On Fri, Sep 18, 2009 at 10:51 AM, Michael Peters <mpet...@plusthree.com>wrote:

> On 09/18/2009 11:15 AM, James Smith wrote:
>
>  But cookies are in general not big enough to store the information that
>> a user would store on a website!
>>
>
> I'm not talking about eliminating a permanent data store for your users.
> I'm talking about replacing the session specific things. How much session
> specific data do you really need to store? If it's bigger than 4K per-user
> than yes you can't use a single cookie. But like I said before, the
> situations that you really need more than that for *session specific* data
> are pretty rare.
>

In my case, in almost all instances, the only thing I would want to store is
authenticated userid. But I cannot exclude other possibilities. Right now I
use Apache::Session to store a hash in a mysql table "sessions".

I have a "users" table that holds their profile information such as their
email, their picture, etc.

If I can find a way to set that cookie after the request is processed, I
would be very happy. I can _probably_ work around it and set cookie before
doing start_html, but I would prefer not to.

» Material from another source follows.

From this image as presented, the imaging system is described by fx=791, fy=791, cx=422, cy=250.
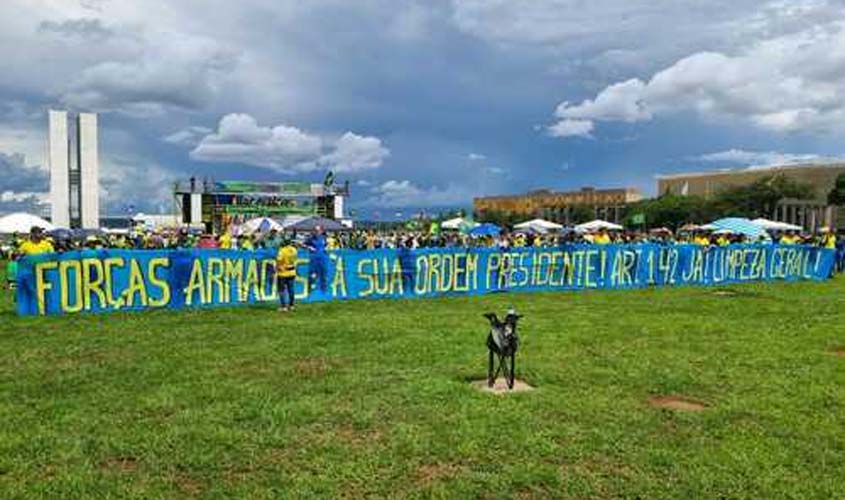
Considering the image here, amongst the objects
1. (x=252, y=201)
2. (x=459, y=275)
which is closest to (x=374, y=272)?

Regarding another comment on using templates, etc: I have basically a
homegrown CMS on algebra.com. And I do support templates: the presentation
is mostly decoupled from content, such as where ads are places, how
navigation aids are presented etc, is all decoupled. I can work on the new
template for a month and the users will not notice as they will see the old
template. But I like what I have as it is my own.